Source extract section start

# taxes after death



## redlight (Apr 3, 2015)

My mother passed away last year and left no executor or administrator. Me and my older brother inherited some rrsps she had, no taxes were taken off. I paid for her funeral expenses and received the death benefit $2500 for it. For some reason i am receiving her t4s from various pensions. I believe she will owe several thousand dollars in taxes. Is this in anyway my responsibility to pay....thanks


----------



## carverman (Nov 8, 2010)

redlight said:


> My mother passed away last year and left no executor or administrator. Me and my older brother inherited some rrsps she had, no taxes were taken off. I paid for her funeral expenses and received the death benefit $2500 for it. For some reason i am receiving her t4s from various pensions. I believe she will owe several thousand dollars in taxes. Is this in anyway my responsibility to pay....thanks


Did she leave a will? You are her son and even if there is no executor or administrator mentioned in her will, 
the probate court and the pension institutions will be sending those T4Ps to you because
either you ( or someone else), HAS to file her last income tax RETURN, and pay any taxes owing to CRA from her estate.


----------



## redlight (Apr 3, 2015)

carverman said:


> Did she leave a will? You are her son and even if there is no executor or administrator mentioned in her will,
> the probate court and the pension institutions will be sending those T4Ps to you because
> either you ( or someone else), HAS to file her last income tax RETURN, and pay any taxes owing to CRA from her estate.

Source extract section end
Extracted data section start

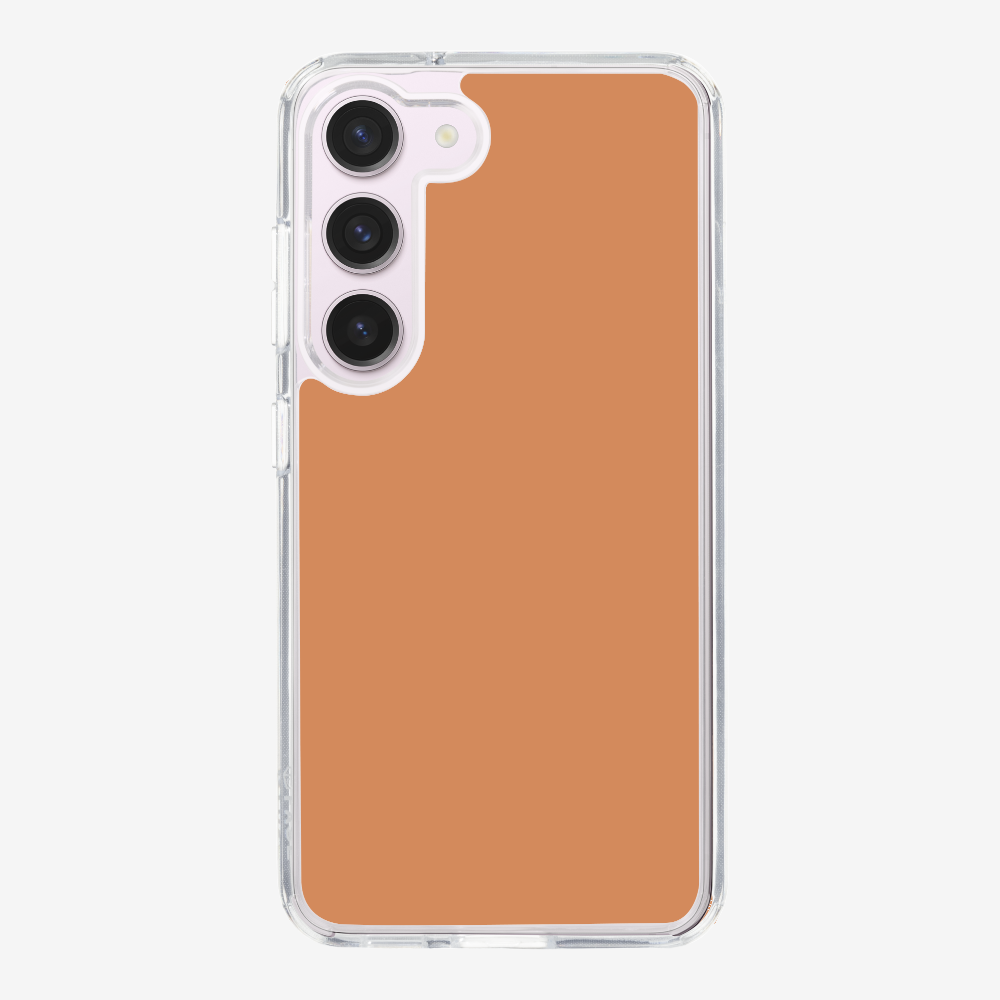 Apricot Phone Case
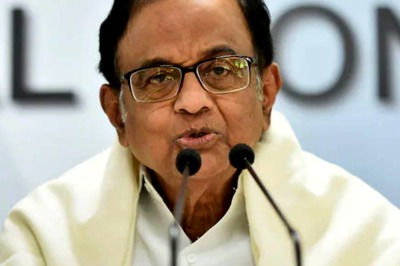 'Will PM Ever Participate in Debate in Parliament': Chidambaram's Dig at Modi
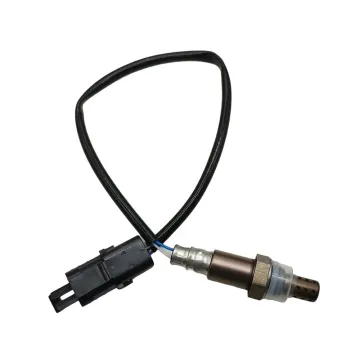Auto Parts Exhaust Oxygen Sensor for GM Chevy Chevrolet Optra Daewoo 96864850 96394000 25163685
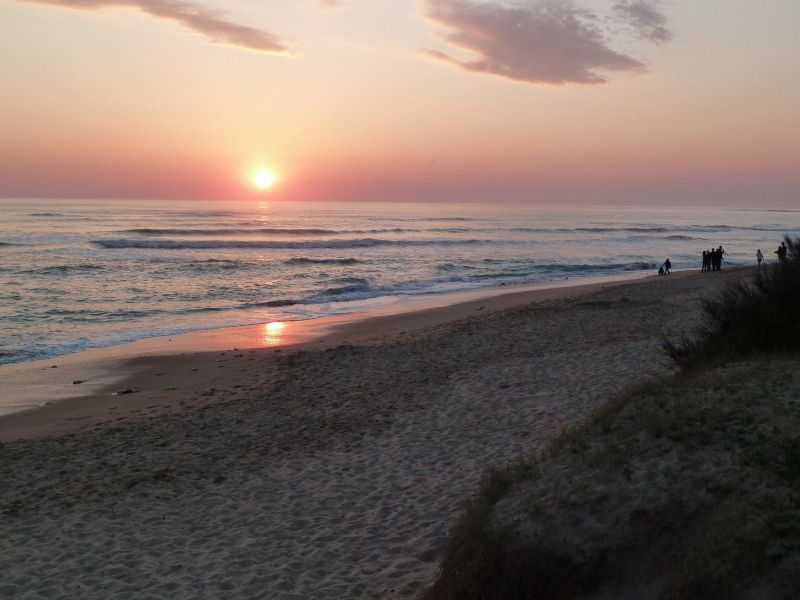 photo 27 Location entre particuliers Saint Georges d'Olron maison Poitou-Charentes Charente-Maritime Plage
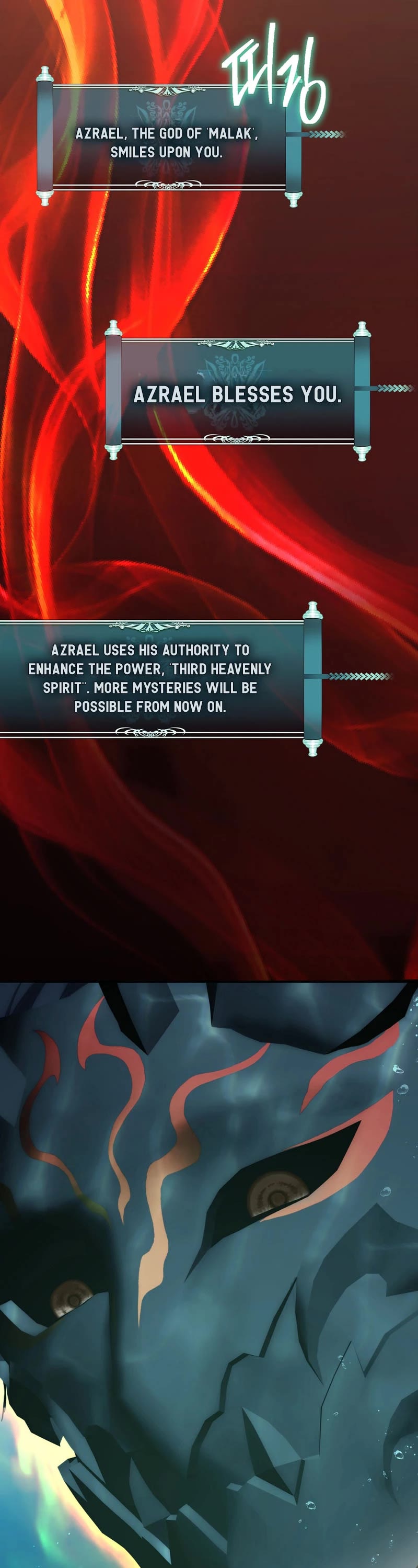 Ranker Who Lives A Second Time chapter 175 page 45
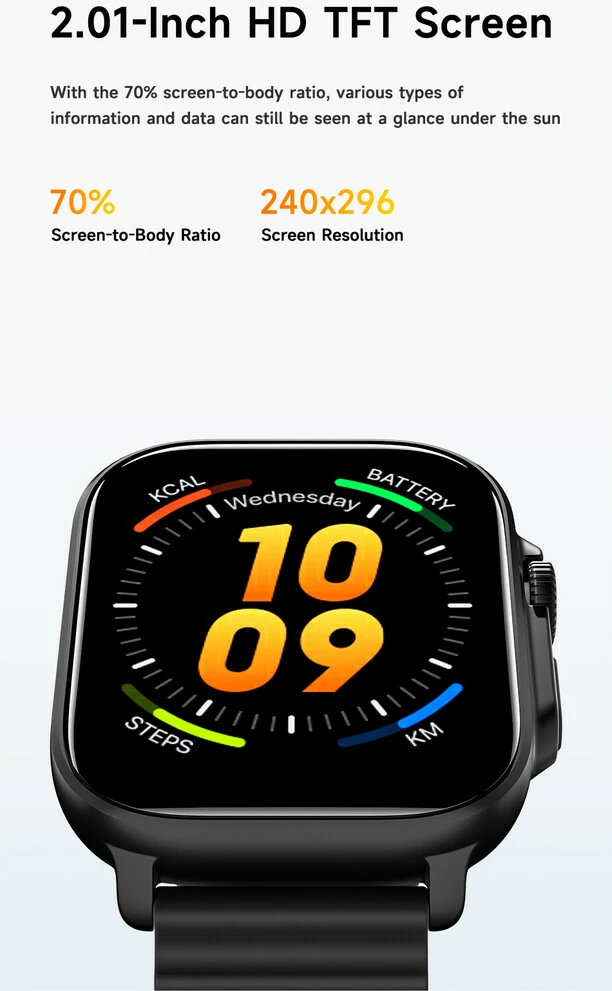 Orë E Mençur AWEI H88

Extracted data section end

# [Problem requirements]
Reproduce the forum thread on taxes after death from "# taxes after" to "(Nov 8, 2010)", switching "death benefit" to "burial benefit".

# [Result of the exercise]
# taxes after death



## redlight (Apr 3, 2015)

My mother passed away last year and left no executor or administrator. Me and my older brother inherited some rrsps she had, no taxes were taken off. I paid for her funeral expenses and received the burial benefit $2500 for it. For some reason i am receiving her t4s from various pensions. I believe she will owe several thousand dollars in taxes. Is this in anyway my responsibility to pay....thanks


----------



## carverman (Nov 8, 2010)